## STATED PROBLEM A
Extract the lines of the rows starting at the first line of the rows and ending at the line that contains "It is uninfected.", both included, and reproduce them without any change.

## DOCUMENT

>>>>>

And those are just a few examples that I could come up with off the top of my head. I have no doubt that I'm missing another half-dozen or so examples that aren't in the "petty superstition" category. Every single one of these, though, is something either not based in any scientific fact or are decisions that are entirely counter-productive to players' safety and long-term health. Yet players do them all the same.
If you're relying on a player to make your case who believes that the magnetic bracelet or titanium necklace that he wears somehow turns him into Wolverine, or that he can't effectively pitch in a game without first eating his Froot Loops that morning, then you don't really have much of a case to stand on. Sure, his opinion may actually turn out to be true, but when he has no evidence for it other than his suspicions, there's no reason to give him any credence. He has not earned the benefit of the doubt.
There may be a valid reason or two to suspect that the Colorado Rockies have been doing something funny with their baseballs this year (though I believe there are many, many more reasons to suspect that they haven't done a single thing to the baseball), but the appeal to authority that so many people resort to with relation to the likes of Tim Lincecum and Heath Bell just doesn't work. Baseball players just haven't proved smart enough in the past to justify that kind of confidence. We've been putting up with it for decades, though, so, sadly, I don't expect it to change anytime soon.

<<<<<

[A block of data]
>>>>>

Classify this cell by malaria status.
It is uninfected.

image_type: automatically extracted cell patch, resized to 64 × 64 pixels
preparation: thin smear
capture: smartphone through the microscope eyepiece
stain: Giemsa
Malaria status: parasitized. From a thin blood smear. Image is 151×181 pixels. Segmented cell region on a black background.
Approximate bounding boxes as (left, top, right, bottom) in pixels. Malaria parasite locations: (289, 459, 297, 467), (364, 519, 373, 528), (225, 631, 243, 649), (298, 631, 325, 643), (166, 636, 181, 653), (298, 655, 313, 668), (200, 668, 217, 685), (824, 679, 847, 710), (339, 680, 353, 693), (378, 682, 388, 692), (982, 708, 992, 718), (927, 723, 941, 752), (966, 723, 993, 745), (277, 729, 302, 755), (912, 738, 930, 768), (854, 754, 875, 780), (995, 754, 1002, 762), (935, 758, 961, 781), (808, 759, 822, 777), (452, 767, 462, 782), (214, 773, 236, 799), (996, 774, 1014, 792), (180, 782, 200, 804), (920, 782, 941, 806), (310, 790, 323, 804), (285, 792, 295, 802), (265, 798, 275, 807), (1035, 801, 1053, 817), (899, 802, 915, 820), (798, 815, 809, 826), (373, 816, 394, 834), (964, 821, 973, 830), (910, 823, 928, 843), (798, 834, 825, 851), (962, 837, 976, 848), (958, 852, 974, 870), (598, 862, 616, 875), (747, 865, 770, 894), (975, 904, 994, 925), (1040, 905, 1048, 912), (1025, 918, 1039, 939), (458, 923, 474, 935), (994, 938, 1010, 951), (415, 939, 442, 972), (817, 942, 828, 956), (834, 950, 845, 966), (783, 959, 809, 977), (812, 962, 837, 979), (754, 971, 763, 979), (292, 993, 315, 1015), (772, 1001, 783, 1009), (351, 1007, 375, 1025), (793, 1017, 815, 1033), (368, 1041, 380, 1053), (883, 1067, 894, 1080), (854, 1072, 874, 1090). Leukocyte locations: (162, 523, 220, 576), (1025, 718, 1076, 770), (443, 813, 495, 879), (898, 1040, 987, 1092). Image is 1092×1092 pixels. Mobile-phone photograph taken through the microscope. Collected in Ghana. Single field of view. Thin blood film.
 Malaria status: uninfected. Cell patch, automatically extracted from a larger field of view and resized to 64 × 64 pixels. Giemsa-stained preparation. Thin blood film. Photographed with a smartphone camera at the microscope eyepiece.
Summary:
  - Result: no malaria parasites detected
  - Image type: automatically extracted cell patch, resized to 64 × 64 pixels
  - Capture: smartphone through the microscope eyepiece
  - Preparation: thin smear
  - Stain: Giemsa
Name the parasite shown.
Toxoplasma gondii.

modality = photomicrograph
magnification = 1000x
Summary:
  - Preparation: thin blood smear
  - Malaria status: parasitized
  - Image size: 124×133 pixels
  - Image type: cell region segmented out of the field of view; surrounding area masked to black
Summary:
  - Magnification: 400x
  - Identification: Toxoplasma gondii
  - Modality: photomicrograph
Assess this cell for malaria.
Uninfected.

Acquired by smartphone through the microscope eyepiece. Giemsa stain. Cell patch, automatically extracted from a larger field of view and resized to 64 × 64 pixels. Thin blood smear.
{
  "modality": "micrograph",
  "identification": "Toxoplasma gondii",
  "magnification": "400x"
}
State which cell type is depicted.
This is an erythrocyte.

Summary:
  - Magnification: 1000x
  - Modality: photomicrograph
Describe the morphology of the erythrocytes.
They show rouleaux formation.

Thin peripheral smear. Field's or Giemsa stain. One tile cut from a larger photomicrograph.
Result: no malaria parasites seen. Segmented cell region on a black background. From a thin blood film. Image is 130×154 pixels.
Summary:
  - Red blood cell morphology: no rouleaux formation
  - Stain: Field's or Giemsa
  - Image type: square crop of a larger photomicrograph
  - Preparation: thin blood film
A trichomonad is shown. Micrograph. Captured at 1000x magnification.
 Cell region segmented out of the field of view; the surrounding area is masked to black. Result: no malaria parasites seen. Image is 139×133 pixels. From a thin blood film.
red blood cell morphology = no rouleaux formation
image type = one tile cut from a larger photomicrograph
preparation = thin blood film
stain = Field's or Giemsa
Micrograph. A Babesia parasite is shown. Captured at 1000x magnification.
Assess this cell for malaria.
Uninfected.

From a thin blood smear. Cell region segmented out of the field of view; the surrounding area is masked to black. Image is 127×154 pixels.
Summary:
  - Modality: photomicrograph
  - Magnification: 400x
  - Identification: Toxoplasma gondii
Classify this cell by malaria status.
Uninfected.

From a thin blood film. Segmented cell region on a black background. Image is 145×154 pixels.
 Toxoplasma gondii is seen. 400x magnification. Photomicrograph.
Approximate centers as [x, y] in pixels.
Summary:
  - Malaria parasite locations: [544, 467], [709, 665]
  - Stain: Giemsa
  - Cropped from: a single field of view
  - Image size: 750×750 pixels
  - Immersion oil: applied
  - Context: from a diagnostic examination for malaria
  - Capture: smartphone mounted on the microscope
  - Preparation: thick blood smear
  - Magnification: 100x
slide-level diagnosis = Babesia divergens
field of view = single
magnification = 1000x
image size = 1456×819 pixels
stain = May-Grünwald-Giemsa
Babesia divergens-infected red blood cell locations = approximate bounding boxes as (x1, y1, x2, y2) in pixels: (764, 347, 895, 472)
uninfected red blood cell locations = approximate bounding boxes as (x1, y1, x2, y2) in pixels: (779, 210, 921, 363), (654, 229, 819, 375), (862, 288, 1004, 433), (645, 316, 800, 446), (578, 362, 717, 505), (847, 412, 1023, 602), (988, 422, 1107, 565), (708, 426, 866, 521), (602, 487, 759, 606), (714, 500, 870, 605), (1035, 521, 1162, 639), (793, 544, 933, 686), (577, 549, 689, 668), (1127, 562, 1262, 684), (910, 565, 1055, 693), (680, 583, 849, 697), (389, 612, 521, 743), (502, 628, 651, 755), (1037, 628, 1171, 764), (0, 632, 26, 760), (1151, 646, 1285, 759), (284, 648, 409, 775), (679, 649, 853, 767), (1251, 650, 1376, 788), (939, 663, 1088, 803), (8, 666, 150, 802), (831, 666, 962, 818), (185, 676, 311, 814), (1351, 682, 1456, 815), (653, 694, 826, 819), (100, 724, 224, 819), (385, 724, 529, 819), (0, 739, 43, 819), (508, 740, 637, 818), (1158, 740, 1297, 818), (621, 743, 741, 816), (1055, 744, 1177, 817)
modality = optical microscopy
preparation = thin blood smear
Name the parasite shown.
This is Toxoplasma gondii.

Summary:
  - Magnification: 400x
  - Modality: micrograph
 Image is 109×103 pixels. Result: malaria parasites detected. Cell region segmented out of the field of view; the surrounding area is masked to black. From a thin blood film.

<<<<<

## STATED PROBLEM B
From the text on baseball players' superstitions, copy word for word the passage starting at "If you're relying" and ending at "of the doubt.".

## EXERCISE SOLUTION A
Classify this cell by malaria status.
It is uninfected.

## EXERCISE SOLUTION B
If you're relying on a player to make your case who believes that the magnetic bracelet or titanium necklace that he wears somehow turns him into Wolverine, or that he can't effectively pitch in a game without first eating his Froot Loops that morning, then you don't really have much of a case to stand on. Sure, his opinion may actually turn out to be true, but when he has no evidence for it other than his suspicions, there's no reason to give him any credence. He has not earned the benefit of the doubt.